Oddly, the girl seemed curious. "What'll you buy?" she persisted.

"I... I don't know." Usually, he just stuck the money into a jar and let it pile up. Christmas and birthday, year after year. He hadn't the heart to spend it. Idly, he wondered how much there was by now. He'd never even counted it.

"Well." Leyla considered. Here was a problem, and clearly she wanted to solve it for him. "What do you like to do?"

And suddenly it was Adam who felt like the child, as she stood there waiting, hands on her hips. "I like games," he told her haltingly. "And music. And... books, I guess. Not stories, but facts."

"That's boring." said Leyla. "Like work. What else?"

"I like pictures," he remembered suddenly. "I used to draw..."

"Not now?"

A memory stirred, of paper, stripped from a notebook in sudden rage. Colourful, happy moments, torn to shreds. "Not now," he whispered.

"That's silly." She glared at him with straightforward indignation. "So, buy some paper. And some pencils. Maybe a sketchbook. Drawing is fun."

Adam found that he was holding his breath. He let it out quickly - and smiled. "Maybe you're right," he agreed.

"I know I am." Leyla turned to go. Halfway past the next store, she turned back and flashed him a cheeky grin. "Hey - when you get it? Draw me a picture."

Unaware that he had even done so, Adam nodded.

xxxxxxxxxxxxxxx

That night, he couldn't sleep. His tiny apartment was cold but, trapped in a whirl of blankets, Adam felt ridiculously hot. A memory kept running round and round in his brain. Two small children, tangle-headed and deep in concentration as they lay on their stomachs, mapping out a world of their very own. A world that they could escape to. What had they called it? Adam dug deeper. Yes - of course. Camelot. After the stories that his sister loved so much.

His sister.

Giving up on sleep altogether, he slipped out of bed. 3:00, screamed the glowing numbers that haunted his bedside table at night.

"Thanks so much for reminding me," groaned Adam. Sleep was a constant problem. His brain was always trying too hard - sometimes to remember, and sometimes to forget.

That was why he kept the important memories somewhere else. In case his thoughts became so muddled that they were lost forever, out of reach. He crossed to the closet and opened the door, stretching up on his toes as he searched with his fingers overhead. At last, he found what he was looking for. A little box, no bigger than a storybook. Lifting it down with exaggerated care, he sat on the floor and crossed his legs like a child. When he opened the lid, the box began to play a delicate tune in a minor key. He didn't know its name - had never known it, really. For him, it would always be 'Alice'.

Adam closed his eyes. Trembling fingers caressed the wood as the tune wore down into silence. He hadn't looked inside the box for over a year. Feeling guilty, he made the same old excuses. I don't need to look inside it. I just need to know it's there. Her memory, kept safe.

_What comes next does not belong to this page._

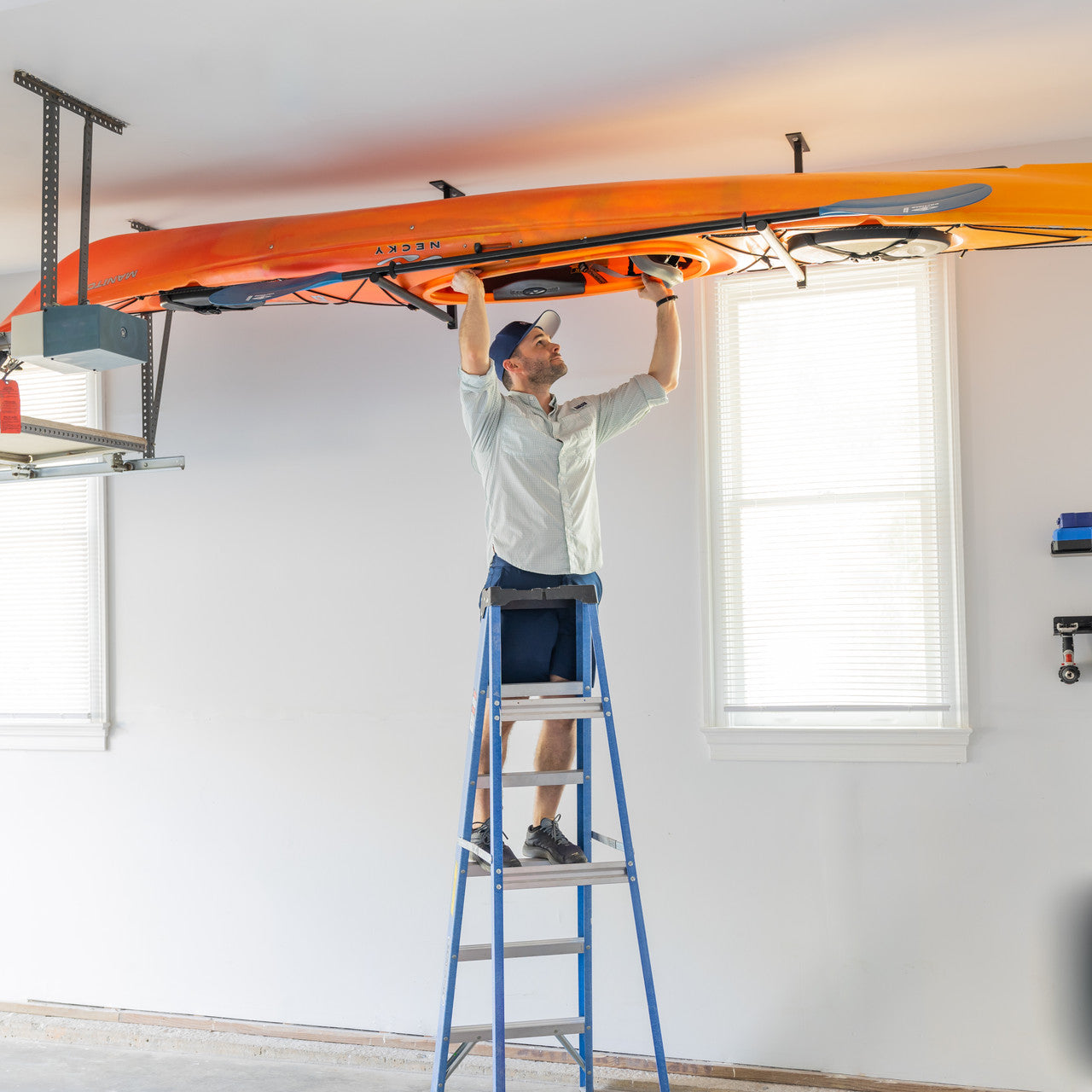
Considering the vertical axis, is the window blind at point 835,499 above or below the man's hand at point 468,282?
below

Blue eyes wide now, he held his breath and dipped his fingers into the jumble of treasures - beaded bracelets, plastic rings, folded map of Camelot - sifting through until he came to the thing he had been searching for all along.

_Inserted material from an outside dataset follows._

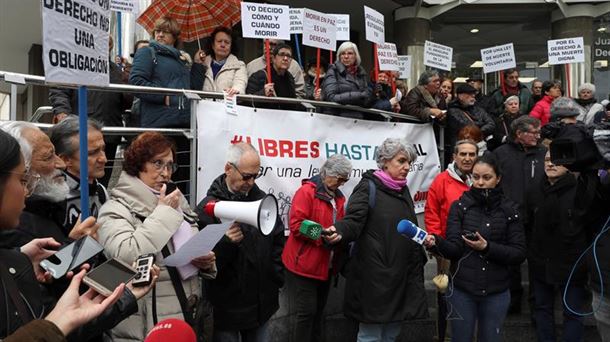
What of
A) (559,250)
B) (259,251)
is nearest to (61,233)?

A tiny figure, carved in wood and dressed with care in a gown made from scraps and ribbons. Framing her face was a delicate cap of painted russet curls. Pinprick eyes stared back at him, unblinking, as if to say thank you for rescuing me. She was a lucky charm of sorts, passed down from mother to daughter, and left behind at last in the hands of a son.

Closing the box with a sudden, awkward movement, Adam took the doll and slipped it furtively into his bag.